## Work to complete:
Copy out the lines below, swapping in "viewer" wherever "camera lens" appears and keeping everything else the same.

Saved data entries:
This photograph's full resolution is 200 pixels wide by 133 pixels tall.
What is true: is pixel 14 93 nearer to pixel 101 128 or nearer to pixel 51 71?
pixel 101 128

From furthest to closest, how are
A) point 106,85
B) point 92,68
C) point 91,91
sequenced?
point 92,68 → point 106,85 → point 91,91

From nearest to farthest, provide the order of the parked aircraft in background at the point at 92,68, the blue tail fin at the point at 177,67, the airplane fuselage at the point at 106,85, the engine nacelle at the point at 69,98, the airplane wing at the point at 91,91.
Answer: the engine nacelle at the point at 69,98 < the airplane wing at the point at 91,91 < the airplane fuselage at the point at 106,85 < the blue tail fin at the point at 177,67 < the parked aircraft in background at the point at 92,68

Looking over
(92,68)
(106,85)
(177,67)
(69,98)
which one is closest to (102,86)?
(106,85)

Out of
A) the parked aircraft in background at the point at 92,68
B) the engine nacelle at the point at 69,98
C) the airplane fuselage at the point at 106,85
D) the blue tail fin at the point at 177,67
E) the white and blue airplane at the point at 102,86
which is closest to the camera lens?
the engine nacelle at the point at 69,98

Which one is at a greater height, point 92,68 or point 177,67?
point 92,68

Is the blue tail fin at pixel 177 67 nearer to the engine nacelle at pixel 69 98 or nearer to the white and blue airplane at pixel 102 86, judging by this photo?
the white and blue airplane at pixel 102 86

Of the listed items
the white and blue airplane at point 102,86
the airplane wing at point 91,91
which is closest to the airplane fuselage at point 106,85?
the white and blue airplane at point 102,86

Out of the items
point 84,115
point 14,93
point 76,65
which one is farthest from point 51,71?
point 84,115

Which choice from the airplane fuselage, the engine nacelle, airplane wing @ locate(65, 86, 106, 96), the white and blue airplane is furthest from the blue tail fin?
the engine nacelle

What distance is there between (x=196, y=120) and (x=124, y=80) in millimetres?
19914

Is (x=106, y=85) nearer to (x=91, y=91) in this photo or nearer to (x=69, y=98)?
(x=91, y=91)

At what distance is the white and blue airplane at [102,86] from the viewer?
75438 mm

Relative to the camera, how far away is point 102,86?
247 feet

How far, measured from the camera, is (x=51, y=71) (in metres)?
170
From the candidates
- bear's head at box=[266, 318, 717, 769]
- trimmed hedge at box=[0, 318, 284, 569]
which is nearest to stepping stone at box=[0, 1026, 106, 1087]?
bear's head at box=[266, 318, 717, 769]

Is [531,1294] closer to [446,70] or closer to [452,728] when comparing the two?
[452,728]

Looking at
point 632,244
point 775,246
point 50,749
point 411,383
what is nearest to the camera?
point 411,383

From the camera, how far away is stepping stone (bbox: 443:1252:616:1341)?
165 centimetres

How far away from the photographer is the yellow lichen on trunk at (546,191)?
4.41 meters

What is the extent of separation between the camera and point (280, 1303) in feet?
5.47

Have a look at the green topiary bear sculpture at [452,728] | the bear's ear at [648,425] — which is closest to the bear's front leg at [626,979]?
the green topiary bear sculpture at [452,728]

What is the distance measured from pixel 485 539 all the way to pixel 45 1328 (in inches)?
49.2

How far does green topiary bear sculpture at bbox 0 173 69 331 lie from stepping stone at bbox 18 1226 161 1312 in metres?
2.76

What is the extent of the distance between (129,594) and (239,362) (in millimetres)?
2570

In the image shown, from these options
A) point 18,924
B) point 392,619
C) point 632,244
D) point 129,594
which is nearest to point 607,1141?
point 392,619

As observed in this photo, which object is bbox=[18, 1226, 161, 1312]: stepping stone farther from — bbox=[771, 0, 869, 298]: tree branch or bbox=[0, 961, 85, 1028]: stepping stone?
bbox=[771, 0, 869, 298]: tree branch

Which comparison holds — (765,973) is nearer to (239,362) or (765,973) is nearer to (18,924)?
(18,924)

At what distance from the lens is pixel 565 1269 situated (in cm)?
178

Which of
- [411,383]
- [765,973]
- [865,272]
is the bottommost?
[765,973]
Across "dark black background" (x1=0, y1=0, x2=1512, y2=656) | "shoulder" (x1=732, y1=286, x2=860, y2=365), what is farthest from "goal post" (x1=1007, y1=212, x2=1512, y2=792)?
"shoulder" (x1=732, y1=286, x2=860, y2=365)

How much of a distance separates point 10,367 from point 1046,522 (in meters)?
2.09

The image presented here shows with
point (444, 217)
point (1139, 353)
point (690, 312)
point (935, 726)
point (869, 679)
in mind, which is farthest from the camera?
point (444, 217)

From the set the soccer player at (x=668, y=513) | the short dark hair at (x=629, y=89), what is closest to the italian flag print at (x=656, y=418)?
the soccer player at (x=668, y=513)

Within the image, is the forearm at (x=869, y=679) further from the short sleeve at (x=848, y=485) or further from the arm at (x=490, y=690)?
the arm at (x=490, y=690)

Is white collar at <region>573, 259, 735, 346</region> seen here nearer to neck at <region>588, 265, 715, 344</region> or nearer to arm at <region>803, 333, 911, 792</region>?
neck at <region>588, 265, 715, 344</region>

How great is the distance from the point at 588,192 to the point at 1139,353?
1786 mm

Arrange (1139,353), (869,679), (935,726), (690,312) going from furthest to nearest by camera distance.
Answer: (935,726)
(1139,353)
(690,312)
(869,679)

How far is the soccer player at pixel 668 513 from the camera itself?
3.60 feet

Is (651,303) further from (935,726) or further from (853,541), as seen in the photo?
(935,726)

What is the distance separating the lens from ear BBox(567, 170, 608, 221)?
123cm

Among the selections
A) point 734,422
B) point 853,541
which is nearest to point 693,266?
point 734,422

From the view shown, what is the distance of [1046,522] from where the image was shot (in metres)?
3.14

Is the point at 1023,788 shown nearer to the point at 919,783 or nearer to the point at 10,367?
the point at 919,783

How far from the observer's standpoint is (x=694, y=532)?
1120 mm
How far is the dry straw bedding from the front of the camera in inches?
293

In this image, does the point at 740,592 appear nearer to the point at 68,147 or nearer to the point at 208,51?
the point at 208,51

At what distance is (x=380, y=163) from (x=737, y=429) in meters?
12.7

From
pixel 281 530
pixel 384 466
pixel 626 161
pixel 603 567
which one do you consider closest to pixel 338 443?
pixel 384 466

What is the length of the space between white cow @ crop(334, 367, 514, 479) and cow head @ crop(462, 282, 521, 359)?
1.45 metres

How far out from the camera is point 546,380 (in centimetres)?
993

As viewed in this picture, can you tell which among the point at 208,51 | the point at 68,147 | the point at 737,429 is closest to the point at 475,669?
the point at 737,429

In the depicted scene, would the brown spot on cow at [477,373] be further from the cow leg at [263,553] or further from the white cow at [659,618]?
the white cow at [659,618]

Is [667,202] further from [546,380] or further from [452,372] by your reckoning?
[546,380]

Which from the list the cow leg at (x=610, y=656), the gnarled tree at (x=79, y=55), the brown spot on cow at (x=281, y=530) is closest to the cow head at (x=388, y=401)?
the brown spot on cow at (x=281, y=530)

## Final result:
This photograph's full resolution is 200 pixels wide by 133 pixels tall.
What is true: is pixel 14 93 nearer to pixel 101 128 or nearer to pixel 51 71?
pixel 101 128

From furthest to closest, how are
A) point 106,85
B) point 92,68
C) point 91,91
sequenced?
point 92,68 → point 106,85 → point 91,91

From nearest to farthest, provide the order of the parked aircraft in background at the point at 92,68, the blue tail fin at the point at 177,67, the airplane fuselage at the point at 106,85, the engine nacelle at the point at 69,98, the airplane wing at the point at 91,91.
Answer: the engine nacelle at the point at 69,98 < the airplane wing at the point at 91,91 < the airplane fuselage at the point at 106,85 < the blue tail fin at the point at 177,67 < the parked aircraft in background at the point at 92,68

Looking over
(92,68)
(106,85)
(177,67)
(69,98)
which one is closest to (102,86)?
(106,85)

Out of
A) the parked aircraft in background at the point at 92,68
B) the engine nacelle at the point at 69,98
C) the airplane fuselage at the point at 106,85
D) the blue tail fin at the point at 177,67
E) the white and blue airplane at the point at 102,86
which is closest to the viewer?
the engine nacelle at the point at 69,98

Which one is at a greater height, point 92,68 or point 177,67?
point 92,68

Is the blue tail fin at pixel 177 67 nearer to the engine nacelle at pixel 69 98 or nearer to the white and blue airplane at pixel 102 86, judging by this photo?
the white and blue airplane at pixel 102 86

Of the listed items
the white and blue airplane at point 102,86
the airplane wing at point 91,91
which is closest to the airplane fuselage at point 106,85?
the white and blue airplane at point 102,86

Out of the items
point 84,115
point 14,93
point 76,65
which one is farthest from point 51,71?
point 84,115

Which choice from the airplane fuselage, the engine nacelle, airplane wing @ locate(65, 86, 106, 96), the white and blue airplane is furthest from the blue tail fin?
the engine nacelle

What distance is there between (x=196, y=120) and (x=124, y=80) in millimetres?
19914

Is (x=106, y=85) nearer to (x=91, y=91) in this photo or nearer to (x=69, y=98)?
(x=91, y=91)

At what distance is the white and blue airplane at [102,86] from the viewer?
75438 mm

Relative to the camera, how far away is point 102,86?
247 feet

How far, measured from the camera, is (x=51, y=71) (in metres)?
170
From the candidates
- bear's head at box=[266, 318, 717, 769]
- trimmed hedge at box=[0, 318, 284, 569]
which is nearest to stepping stone at box=[0, 1026, 106, 1087]?
bear's head at box=[266, 318, 717, 769]

Is [531,1294] closer to [446,70] or closer to [452,728] when comparing the two?
[452,728]

Looking at
point 632,244
point 775,246
point 50,749
point 411,383
what is nearest to the camera?
point 411,383

From the camera, how far away is stepping stone (bbox: 443:1252:616:1341)?
165 centimetres

How far away from the photographer is the yellow lichen on trunk at (546,191)?
4.41 meters

What is the extent of separation between the camera and point (280, 1303) in feet?
5.47

Have a look at the green topiary bear sculpture at [452,728] | the bear's ear at [648,425] — which is closest to the bear's front leg at [626,979]?
the green topiary bear sculpture at [452,728]

What is the distance measured from pixel 485 539 all the way to pixel 45 1328 (in inches)?
49.2

How far does green topiary bear sculpture at bbox 0 173 69 331 lie from stepping stone at bbox 18 1226 161 1312 in metres?
2.76

What is the extent of the distance between (129,594) and (239,362) (in millimetres)?
2570

In the image shown, from these options
A) point 18,924
B) point 392,619
C) point 632,244
D) point 129,594
which is nearest to point 607,1141?
point 392,619

As observed in this photo, which object is bbox=[18, 1226, 161, 1312]: stepping stone farther from — bbox=[771, 0, 869, 298]: tree branch or bbox=[0, 961, 85, 1028]: stepping stone?
bbox=[771, 0, 869, 298]: tree branch

Which comparison holds — (765,973) is nearer to (239,362) or (765,973) is nearer to (18,924)?
(18,924)

At what distance from the lens is pixel 565 1269 situated (in cm)?
178

Which of
- [411,383]
- [765,973]
- [865,272]
is the bottommost?
[765,973]
Across "dark black background" (x1=0, y1=0, x2=1512, y2=656) | "shoulder" (x1=732, y1=286, x2=860, y2=365), what is farthest from "goal post" (x1=1007, y1=212, x2=1512, y2=792)?
"shoulder" (x1=732, y1=286, x2=860, y2=365)

How much of a distance separates point 10,367 from point 1046,522 (in meters)?
2.09

The image presented here shows with
point (444, 217)
point (1139, 353)
point (690, 312)
point (935, 726)
point (869, 679)
in mind, which is farthest from the camera?
point (444, 217)

From the set the soccer player at (x=668, y=513) | the short dark hair at (x=629, y=89), what is closest to the italian flag print at (x=656, y=418)?
the soccer player at (x=668, y=513)

Within the image, is the forearm at (x=869, y=679) further from the short sleeve at (x=848, y=485) or further from the arm at (x=490, y=690)?
the arm at (x=490, y=690)

Is white collar at <region>573, 259, 735, 346</region> seen here nearer to neck at <region>588, 265, 715, 344</region> or nearer to arm at <region>803, 333, 911, 792</region>?
neck at <region>588, 265, 715, 344</region>

How great is the distance from the point at 588,192 to the point at 1139,353?
1786 mm

Arrange (1139,353), (869,679), (935,726), (690,312) going from furthest to nearest by camera distance.
Answer: (935,726)
(1139,353)
(690,312)
(869,679)

How far is the soccer player at pixel 668 513 from the camera itself?
3.60 feet

Is (651,303) further from (935,726) or further from (853,541), as seen in the photo?
(935,726)

What is the distance separating the lens from ear BBox(567, 170, 608, 221)?
123cm

Among the selections
A) point 734,422
B) point 853,541
which is nearest to point 693,266?
point 734,422

From the view shown, what is the distance of [1046,522] from where the image was shot (in metres)?
3.14

Is the point at 1023,788 shown nearer to the point at 919,783 or nearer to the point at 10,367?
the point at 919,783

How far from the observer's standpoint is (x=694, y=532)?
1120 mm
How far is the dry straw bedding from the front of the camera in inches?
293

In this image, does the point at 740,592 appear nearer to the point at 68,147 or nearer to the point at 208,51?
the point at 208,51

At what distance is (x=380, y=163) from (x=737, y=429) in meters?
12.7

From
pixel 281 530
pixel 384 466
pixel 626 161
pixel 603 567
which one do you consider closest to pixel 338 443?
pixel 384 466

What is the length of the space between white cow @ crop(334, 367, 514, 479) and cow head @ crop(462, 282, 521, 359)?
1.45 metres

How far out from the camera is point 546,380 (in centimetres)?
993

As viewed in this picture, can you tell which among the point at 208,51 | the point at 68,147 | the point at 737,429 is closest to the point at 475,669?
the point at 737,429

In the depicted scene, would the brown spot on cow at [477,373] be further from the cow leg at [263,553] or further from the white cow at [659,618]?
the white cow at [659,618]

Is [667,202] further from [546,380] or further from [452,372] by your reckoning?
[546,380]

Which from the list the cow leg at (x=610, y=656), the gnarled tree at (x=79, y=55), the brown spot on cow at (x=281, y=530) is closest to the cow head at (x=388, y=401)?
the brown spot on cow at (x=281, y=530)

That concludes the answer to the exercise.